Data extract Start Marker

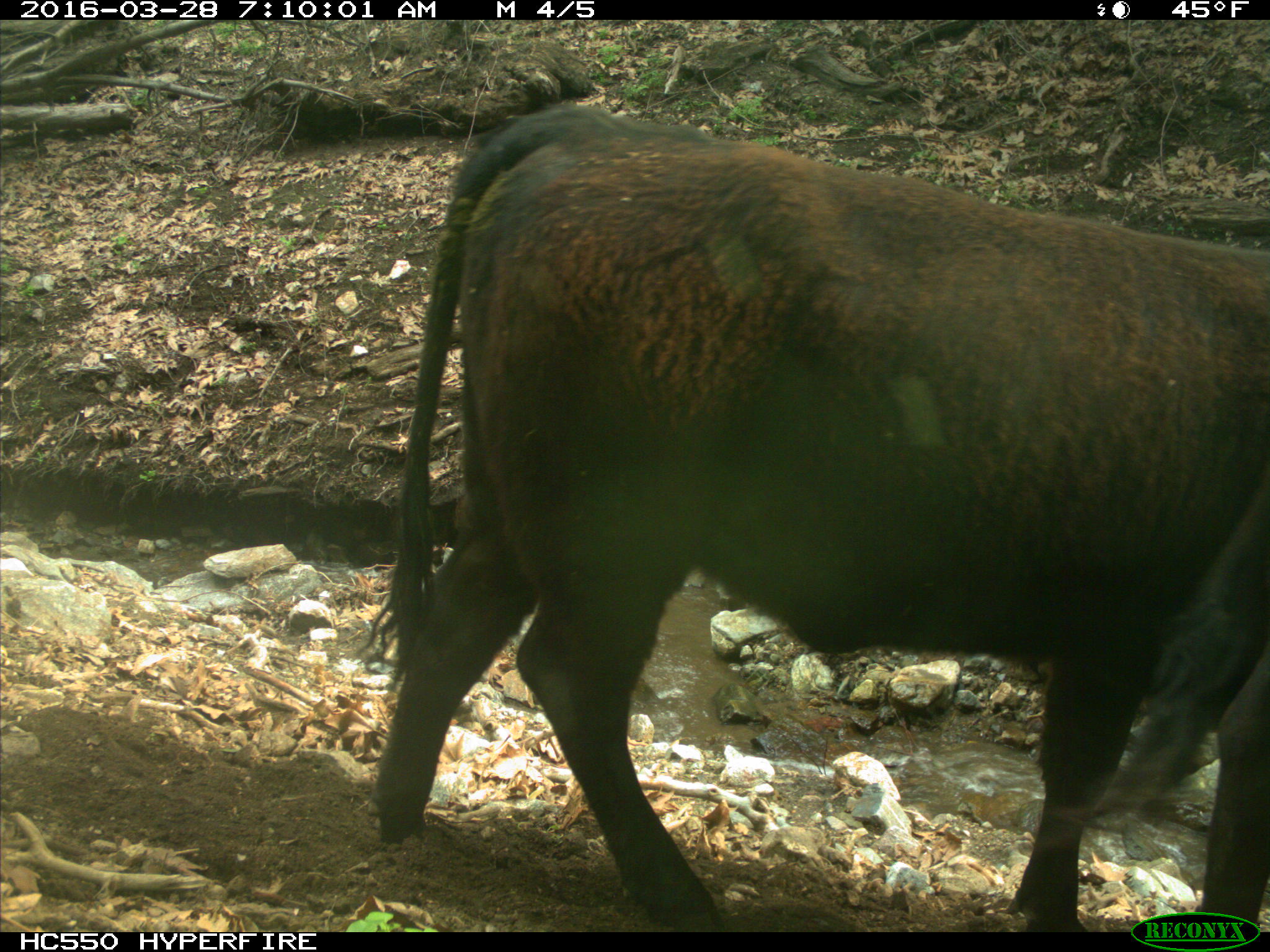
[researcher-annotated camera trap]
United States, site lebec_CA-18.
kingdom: Animalia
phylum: Chordata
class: Mammalia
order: Artiodactyla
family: Bovidae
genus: Bos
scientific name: Bos taurus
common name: domestic cow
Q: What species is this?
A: Bos taurus (domestic cow).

Data extract End Marker

What is needed
Only the lines from the one that contains "order: Artiodactyla" to the end of the data should be output, exactly as they appear.

Answer space
order: Artiodactyla
family: Bovidae
genus: Bos
scientific name: Bos taurus
common name: domestic cow
Q: What species is this?
A: Bos taurus (domestic cow).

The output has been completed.